The Ramble, which became world famous during the early pandemic for an ugly confrontation, is a haven for birds in the middle of an impossibly busy city.

I spent a lovely, sunny Sunday morning wandering The Ramble and seeing some spring birds I wouldn’t re-see in Canada for close to a month. And I checked off a bucket-list experience, getting up close and personal with a European Starling (Sturnus vulgaris) in the park that started it all for this now widespread European immigrant.

This starling, named Mortimer, became my friend just north of the Met.

Legend has it that Shakespeare appreciator Eugene Schieffelin released forty pairs of starlings into Central Park in 1890 as part of a project to introduce to the New World all the species mentioned in Shakespeare’s plays. Starlings, one of nature’s great mimics, show up in Henry IV, Act One, when the character Hotspur plots to drive King Henry mad by having one of these birds repeat the name of Hotspur’s brother, whom Henry holds prisoner:

I’ll have a starling shall be taught to speak
Nothing but “Mortimer,” and give it him
To keep his anger still in motion.

Seated on a bench, waiting for Julia to return from the Metropolitan Museum of Art, I was approached by a most colourful and friendly descendant of Schieffelin’s birds.

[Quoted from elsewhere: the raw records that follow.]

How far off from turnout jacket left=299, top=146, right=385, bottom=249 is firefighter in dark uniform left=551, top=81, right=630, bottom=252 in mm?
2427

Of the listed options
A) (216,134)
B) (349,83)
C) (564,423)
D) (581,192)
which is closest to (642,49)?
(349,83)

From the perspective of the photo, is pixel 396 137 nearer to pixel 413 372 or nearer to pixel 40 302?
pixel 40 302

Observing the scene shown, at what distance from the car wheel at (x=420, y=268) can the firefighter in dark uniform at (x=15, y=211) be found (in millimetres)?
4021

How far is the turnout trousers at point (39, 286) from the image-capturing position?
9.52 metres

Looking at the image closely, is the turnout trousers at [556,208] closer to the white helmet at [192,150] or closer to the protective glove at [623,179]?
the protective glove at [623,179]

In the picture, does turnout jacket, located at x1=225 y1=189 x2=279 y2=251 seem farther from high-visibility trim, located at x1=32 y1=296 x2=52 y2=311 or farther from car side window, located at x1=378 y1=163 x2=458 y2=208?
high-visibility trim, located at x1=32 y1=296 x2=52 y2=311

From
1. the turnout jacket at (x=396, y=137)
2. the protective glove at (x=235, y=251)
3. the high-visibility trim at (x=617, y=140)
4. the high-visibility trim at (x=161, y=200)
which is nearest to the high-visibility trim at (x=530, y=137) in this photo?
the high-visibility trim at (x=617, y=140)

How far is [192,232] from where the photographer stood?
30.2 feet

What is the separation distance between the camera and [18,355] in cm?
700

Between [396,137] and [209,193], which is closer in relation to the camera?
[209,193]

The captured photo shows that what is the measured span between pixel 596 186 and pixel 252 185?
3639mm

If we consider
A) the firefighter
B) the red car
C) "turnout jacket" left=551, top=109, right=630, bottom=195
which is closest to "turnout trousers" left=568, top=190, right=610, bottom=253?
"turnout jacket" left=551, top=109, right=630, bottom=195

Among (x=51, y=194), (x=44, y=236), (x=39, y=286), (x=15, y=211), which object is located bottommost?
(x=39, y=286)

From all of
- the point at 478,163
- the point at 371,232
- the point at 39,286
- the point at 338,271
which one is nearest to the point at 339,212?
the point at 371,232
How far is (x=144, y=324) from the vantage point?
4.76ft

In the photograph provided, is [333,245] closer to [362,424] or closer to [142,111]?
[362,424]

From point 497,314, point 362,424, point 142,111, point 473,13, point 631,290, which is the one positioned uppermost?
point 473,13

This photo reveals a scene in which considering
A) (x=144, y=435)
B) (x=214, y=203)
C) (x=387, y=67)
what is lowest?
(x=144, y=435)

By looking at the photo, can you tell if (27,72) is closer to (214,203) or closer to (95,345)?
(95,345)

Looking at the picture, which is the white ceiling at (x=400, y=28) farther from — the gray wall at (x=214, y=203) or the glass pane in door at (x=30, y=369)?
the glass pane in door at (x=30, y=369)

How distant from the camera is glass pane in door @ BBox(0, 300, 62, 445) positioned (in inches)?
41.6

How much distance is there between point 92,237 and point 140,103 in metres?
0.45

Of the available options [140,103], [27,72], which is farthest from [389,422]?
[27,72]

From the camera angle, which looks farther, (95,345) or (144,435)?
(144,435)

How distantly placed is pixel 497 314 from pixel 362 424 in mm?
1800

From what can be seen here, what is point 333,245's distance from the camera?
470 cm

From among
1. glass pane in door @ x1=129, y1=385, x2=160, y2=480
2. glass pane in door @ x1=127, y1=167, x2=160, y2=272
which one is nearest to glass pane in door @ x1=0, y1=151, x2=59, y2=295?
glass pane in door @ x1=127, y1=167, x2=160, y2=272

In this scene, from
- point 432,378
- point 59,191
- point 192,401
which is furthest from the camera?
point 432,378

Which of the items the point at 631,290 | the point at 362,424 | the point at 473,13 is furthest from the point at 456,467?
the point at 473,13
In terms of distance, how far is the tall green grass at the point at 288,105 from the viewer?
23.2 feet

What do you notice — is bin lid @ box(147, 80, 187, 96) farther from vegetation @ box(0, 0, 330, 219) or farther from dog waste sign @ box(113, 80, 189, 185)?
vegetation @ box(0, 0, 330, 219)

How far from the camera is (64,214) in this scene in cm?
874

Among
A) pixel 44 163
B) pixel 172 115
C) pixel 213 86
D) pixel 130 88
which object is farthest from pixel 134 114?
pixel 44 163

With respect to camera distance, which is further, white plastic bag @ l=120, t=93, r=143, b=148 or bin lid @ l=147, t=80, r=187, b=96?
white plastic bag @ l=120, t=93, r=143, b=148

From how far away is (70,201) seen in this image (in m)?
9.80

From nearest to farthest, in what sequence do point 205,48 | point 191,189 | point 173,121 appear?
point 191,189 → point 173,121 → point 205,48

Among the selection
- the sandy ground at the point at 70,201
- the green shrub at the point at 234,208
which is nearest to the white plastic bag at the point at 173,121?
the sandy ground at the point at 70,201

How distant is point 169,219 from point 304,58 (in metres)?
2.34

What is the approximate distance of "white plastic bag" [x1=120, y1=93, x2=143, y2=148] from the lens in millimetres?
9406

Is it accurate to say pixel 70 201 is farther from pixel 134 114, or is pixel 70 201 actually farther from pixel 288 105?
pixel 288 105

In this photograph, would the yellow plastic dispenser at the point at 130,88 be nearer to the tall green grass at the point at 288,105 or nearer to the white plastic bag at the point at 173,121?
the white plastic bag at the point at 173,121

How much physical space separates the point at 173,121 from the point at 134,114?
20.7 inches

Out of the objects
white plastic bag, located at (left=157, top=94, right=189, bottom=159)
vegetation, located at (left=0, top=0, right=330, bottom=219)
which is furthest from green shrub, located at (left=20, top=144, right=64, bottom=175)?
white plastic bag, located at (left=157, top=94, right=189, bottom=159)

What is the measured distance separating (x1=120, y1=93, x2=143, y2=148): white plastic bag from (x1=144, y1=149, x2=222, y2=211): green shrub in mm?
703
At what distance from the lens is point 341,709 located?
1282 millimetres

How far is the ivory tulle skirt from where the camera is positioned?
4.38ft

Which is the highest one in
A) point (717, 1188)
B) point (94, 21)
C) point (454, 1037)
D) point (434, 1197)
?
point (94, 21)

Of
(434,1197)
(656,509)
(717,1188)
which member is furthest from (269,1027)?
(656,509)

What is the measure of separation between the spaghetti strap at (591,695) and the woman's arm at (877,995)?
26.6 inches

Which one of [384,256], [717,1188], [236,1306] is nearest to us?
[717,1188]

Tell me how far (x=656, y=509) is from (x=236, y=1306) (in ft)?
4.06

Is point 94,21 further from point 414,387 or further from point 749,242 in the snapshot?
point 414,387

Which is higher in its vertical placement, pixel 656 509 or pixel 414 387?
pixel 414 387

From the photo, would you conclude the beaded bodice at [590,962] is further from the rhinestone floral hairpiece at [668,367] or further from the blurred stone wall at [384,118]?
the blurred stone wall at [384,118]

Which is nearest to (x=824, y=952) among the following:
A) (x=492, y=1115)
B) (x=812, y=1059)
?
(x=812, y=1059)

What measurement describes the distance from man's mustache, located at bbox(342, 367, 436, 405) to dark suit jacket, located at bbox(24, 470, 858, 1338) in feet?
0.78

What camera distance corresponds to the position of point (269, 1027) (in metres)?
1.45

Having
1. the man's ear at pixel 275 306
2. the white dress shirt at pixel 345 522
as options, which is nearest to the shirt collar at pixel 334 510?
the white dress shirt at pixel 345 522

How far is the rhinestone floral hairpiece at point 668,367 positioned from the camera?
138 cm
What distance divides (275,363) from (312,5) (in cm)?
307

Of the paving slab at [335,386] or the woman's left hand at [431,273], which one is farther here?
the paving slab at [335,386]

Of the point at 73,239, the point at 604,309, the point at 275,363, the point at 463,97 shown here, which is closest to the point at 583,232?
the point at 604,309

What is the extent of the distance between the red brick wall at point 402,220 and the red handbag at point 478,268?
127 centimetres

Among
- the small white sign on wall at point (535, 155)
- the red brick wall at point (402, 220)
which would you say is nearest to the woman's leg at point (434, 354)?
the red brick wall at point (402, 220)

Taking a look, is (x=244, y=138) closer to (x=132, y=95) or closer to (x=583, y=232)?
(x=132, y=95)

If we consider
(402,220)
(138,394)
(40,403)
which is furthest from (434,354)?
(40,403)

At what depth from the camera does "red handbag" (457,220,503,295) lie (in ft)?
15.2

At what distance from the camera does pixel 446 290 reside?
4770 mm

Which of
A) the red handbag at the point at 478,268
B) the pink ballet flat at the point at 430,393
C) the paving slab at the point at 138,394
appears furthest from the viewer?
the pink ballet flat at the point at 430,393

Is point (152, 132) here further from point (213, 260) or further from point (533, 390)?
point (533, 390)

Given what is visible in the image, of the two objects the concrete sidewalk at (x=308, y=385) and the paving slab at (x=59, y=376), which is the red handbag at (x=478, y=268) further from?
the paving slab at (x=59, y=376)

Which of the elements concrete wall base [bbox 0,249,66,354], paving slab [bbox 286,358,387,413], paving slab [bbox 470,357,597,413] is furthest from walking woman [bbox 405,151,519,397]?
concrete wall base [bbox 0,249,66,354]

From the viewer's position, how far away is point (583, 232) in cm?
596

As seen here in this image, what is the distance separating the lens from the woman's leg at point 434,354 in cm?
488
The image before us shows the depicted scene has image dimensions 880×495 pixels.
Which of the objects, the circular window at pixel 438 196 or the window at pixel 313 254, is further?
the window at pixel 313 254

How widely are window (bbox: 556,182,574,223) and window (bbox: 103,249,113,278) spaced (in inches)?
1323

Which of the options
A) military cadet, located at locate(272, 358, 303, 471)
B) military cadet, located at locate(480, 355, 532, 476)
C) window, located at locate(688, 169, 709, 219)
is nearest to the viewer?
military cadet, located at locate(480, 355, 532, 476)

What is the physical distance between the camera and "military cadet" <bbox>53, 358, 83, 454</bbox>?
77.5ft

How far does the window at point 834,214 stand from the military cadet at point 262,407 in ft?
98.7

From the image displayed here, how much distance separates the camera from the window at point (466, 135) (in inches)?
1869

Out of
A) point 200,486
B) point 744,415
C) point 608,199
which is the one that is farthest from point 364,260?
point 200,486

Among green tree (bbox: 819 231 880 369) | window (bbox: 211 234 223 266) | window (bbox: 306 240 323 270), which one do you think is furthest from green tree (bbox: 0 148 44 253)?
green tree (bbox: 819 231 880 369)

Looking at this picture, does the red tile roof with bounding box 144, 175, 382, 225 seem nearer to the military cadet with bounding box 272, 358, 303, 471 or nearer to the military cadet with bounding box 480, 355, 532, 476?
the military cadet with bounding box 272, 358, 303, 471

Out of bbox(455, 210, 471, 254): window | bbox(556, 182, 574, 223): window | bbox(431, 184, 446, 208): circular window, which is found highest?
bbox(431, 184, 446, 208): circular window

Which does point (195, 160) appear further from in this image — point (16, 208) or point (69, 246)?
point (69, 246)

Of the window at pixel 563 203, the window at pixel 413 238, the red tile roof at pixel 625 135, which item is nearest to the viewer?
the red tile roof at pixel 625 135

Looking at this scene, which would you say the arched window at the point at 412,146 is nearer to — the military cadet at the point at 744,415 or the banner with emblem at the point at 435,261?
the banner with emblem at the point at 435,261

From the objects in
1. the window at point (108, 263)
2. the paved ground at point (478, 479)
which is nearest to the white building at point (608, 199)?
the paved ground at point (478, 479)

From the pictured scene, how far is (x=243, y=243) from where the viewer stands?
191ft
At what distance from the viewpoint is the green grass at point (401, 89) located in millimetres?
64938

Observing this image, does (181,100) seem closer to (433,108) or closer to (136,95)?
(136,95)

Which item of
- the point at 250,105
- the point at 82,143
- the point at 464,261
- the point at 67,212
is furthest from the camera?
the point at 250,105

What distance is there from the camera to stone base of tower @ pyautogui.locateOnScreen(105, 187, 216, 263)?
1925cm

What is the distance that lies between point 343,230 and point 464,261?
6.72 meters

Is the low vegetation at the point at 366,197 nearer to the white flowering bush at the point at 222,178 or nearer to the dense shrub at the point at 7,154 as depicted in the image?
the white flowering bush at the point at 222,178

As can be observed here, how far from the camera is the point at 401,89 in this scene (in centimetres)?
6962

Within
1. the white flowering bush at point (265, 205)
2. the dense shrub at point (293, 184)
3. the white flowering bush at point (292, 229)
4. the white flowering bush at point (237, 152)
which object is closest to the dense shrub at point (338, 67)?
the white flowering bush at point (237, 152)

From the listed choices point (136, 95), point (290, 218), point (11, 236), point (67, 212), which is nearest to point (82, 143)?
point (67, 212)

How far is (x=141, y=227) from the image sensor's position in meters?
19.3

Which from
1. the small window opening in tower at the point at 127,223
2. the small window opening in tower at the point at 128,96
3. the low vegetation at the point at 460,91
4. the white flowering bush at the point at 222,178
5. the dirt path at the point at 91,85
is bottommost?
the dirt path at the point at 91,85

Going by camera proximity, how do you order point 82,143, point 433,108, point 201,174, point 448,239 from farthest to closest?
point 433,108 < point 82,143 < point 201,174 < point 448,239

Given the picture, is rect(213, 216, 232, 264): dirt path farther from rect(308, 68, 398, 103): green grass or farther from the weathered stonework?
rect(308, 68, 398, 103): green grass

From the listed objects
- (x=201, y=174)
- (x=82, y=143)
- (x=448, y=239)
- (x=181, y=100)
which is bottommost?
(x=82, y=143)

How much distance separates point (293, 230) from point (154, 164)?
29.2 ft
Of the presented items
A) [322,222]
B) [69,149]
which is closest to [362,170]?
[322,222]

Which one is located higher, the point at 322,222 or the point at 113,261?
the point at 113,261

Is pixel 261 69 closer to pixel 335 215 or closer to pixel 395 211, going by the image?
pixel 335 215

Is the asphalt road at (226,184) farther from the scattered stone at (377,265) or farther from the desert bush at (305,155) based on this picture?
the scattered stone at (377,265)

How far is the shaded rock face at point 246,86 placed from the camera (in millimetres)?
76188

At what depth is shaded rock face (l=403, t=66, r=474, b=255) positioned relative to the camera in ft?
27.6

Enjoy my too-brief time in New York.

It is so rare for me to be able to photograph a Golden-crowned Kinglet (Regulus satrapa) because they flit about so quickly and nervously. But this urban bird was fearless.

A female Northern Cardinal (Cardinalis cardinalis) in the city so nice they named it twice.

One of many, many White-throated Sparrows (Zonotrichia albicollis) near a feeder station in The Ramble.

An Eastern Towhee (Pipilo erythrophthalmus) attracted a LOT of excited birders near Belvedere Castle in The Ramble, including another Canadian. We recognized each other by our accents.


 A bit more New York

One of my favourite buildings in the world.

This is The Book (and Bird) Room after all. New York Public Library reading room.

The Carolina Parrot, sadly extinct, but memorialized in this window at the NYPL.

Spring was audacious in Central Park in early April.

This not-super-accurate Bald Eagle statue sits atop the entrance to Grand Central Market in midtown.

The Falconer, a sculpture by English artist George Blackall Simonds, stands at the bottom of The Ramble.

A surprisingly comfortable bench built into a rustic fence at Belvedere Castle.

Couldn’t resist including this shot of the Golden-crowned Kinglet in action.

Your humble reporter, with his classic frown-smile (can’t explain it), in High Line Park in Chelsea, Manhattan.